One of the things Sheehan wants nonprofits to ask in their fraud brainstorming is: What has happened to similar organizations in our field?
“So, for example, [with the Metropolitan Council on Jewish Poverty], what they were doing was paying kickbacks to the company that writes their insurance,”Sheehan said.
And while auditors are required to engage in this kind of brainstorming, one might ask: Is there a place to find that kind of information?
"That's a very good point,”Sheehan admits. “Right now, there isn't."
Sheehan hopes charity auditors will start working on it. “It's a developing area in the field,”he said. “And I think it could use a push."
But even audits are not the best way to expose fraud—whistleblowers are, according to the National Council of Nonprofits. In their 2014 report, the Association of Certified Fraud Examiners found that over 40% of all fraud is discovered as a result of a tip
“Whistleblowers typically call people internally first,”Sheehan said. “And then they call us.”Well-run charities will stay on top of any such complaints and respond to them, as required.

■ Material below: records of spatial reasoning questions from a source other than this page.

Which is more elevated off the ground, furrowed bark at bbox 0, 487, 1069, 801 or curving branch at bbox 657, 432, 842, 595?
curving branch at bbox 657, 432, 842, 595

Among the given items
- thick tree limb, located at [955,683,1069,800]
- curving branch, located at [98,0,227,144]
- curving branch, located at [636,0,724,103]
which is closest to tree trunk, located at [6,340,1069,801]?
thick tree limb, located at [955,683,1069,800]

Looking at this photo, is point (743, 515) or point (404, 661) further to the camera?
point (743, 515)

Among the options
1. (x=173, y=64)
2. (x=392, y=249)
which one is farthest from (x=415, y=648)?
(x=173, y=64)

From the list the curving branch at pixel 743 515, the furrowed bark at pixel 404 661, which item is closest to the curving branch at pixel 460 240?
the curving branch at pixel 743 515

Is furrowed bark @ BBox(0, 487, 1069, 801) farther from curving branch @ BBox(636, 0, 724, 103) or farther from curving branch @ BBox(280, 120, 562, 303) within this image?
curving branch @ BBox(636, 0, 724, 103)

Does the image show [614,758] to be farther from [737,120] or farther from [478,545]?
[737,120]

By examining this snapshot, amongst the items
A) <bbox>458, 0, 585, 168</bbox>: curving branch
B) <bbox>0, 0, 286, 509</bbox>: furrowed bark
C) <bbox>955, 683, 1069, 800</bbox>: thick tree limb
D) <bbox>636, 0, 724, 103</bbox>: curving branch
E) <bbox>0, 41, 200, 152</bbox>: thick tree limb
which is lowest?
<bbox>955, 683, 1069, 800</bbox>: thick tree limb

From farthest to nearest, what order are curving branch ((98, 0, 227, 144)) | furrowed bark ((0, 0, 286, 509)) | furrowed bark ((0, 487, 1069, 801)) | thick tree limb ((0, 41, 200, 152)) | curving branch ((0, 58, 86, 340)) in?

On a more technical note, Sheehan encourages charities to keep tabs on the regulations governing charities. A series of changes took affect in the last year. He highlighted two in particular that nonprofits should be read up on: the related party transaction requirements and the whistleblower guidance.
Additionally, Sheehan recommended new nonprofits contact the Lawyers Alliance. The organization provides low-cost services to help a new organization set up effective policies and controls from the start.
But for those daunted by the challenges of running a fraud-free nonprofit, Sheehan offered some advice.
“You don't always have to start your own nonprofit,”he said. “There are a lot of good ones."